[Start EXTRACT]
Cùm vel optimè sumus dispositi, non aliter nos Deum, in terris, videre possumus. Hic quidem clariùs ipsum videt; obscuriùs, ille: uterque, in speculo tamen. In cœlis, Deum videbimus, non uti apparet, sed ut revera est: faciem ejus intuebimur, quemadmodum et ille nostram: spiritûs nostri glorificata facies, gloriosissimam illius faciem, qui est Spirituum Deus, liberè intuebitur. Interea temporis, non frequentiùs fixis in speculum oculis hærebit fæminarum superbissima, vultum, quem ipsa credit formosissimum, curiosè speculando; quàm ego clarissimum cogitationum mearum speculum oculis usurpabo meis, ut vultum illum Dei contempler, quem infinitè pulchrum et splendidum esse novi.

CXXXIII. On the shining of a piece of rotten wood.
[End EXTRACT]
[Start INFORMATION SUPPLIED]
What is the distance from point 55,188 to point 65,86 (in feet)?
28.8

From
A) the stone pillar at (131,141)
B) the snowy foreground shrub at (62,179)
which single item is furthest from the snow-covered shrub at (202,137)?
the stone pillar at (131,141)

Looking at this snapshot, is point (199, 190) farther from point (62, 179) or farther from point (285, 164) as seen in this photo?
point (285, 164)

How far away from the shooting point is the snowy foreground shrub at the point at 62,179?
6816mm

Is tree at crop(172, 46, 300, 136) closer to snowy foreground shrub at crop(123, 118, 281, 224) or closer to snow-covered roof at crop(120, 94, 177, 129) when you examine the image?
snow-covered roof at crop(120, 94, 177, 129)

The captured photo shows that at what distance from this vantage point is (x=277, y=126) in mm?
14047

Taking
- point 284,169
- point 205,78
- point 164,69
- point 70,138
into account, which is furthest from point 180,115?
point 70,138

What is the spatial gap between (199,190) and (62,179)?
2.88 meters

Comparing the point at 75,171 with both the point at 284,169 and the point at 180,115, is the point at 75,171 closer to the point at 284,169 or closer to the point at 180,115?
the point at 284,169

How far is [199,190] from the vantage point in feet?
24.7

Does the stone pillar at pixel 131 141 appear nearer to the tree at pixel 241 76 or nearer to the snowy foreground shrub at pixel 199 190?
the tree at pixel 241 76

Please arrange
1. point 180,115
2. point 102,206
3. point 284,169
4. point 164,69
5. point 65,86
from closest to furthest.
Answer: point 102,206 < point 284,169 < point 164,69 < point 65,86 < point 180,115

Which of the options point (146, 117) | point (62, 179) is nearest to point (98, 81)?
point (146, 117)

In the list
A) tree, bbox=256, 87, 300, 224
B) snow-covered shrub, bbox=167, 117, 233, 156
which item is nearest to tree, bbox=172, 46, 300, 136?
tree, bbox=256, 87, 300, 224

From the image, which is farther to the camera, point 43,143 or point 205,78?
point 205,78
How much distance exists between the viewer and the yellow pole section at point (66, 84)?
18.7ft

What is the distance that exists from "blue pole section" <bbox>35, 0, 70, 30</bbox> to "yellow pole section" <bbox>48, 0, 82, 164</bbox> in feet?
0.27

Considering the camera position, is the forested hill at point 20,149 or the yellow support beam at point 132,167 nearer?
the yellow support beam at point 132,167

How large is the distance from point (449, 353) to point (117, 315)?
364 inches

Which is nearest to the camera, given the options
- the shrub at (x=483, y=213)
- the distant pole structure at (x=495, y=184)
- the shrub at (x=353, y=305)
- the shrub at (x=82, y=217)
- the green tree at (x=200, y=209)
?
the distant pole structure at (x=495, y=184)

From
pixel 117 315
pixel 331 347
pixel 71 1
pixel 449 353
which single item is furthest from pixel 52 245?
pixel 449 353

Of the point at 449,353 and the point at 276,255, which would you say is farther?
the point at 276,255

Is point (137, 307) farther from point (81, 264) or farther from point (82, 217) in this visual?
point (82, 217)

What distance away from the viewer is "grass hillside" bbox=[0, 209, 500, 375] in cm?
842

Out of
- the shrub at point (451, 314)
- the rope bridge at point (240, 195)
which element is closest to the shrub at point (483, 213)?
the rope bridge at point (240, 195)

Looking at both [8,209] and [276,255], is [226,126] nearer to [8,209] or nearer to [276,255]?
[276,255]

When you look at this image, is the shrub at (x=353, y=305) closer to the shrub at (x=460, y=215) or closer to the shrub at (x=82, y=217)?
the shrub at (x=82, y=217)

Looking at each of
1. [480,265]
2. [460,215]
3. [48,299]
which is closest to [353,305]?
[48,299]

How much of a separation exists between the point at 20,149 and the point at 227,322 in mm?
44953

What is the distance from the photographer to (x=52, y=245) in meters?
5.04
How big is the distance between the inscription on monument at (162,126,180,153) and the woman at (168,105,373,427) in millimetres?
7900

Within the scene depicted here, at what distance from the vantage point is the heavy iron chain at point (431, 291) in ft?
[End INFORMATION SUPPLIED]
WORK INSTRUCTIONS:
1 – Convert the stretch of the listing from the line containing "The captured photo" through the line containing "2.88 meters" into a JSON list of strings, one string per line, skipping blank lines and including nothing outside that stretch.
2 – Carry on the devotional text about seeing God as in a mirror, beginning right after its final heading.

ANSWER SET:
1 –
[
  "The captured photo shows that at what distance from this vantage point is (x=277, y=126) in mm?",
  "14047",
  "Taking",
  "- point 284,169",
  "- point 205,78",
  "- point 164,69",
  "- point 70,138",
  "into account, which is furthest from point 180,115?",
  "point 70,138",
  "What is the spatial gap between (199,190) and (62,179)?",
  "2.88 meters"
]

2 –
How bright doth this wood shine! When it is in the fire, it will not so beam forth, as it doth in this cold darkness. What an emblem is here of our future estate! This piece, while it grew in the tree, shone not at all: now, that it is putrified, it casts forth this pleasing lustre.

Thus it is with us: while we live here, we neither are nor seem other than miserable; when we are dead once, then begins our glory then doth the soul shine in the brightness of heavenly glory; then doth our good name shine upon earth, in those beams, which, before, envy had either held in or overcast. Why are we so over-desirous of our growth, when we may be thus advantaged, by our rottenness?

CXXXIV. On an ivy-tree.

BEHOLD a true emblem of false love. Here are kind embracements, but deadly: how close doth this weed cling unto that oak, and seems to hug and shade it! but, in the mean time, draws away the sap; and, at last, kills it.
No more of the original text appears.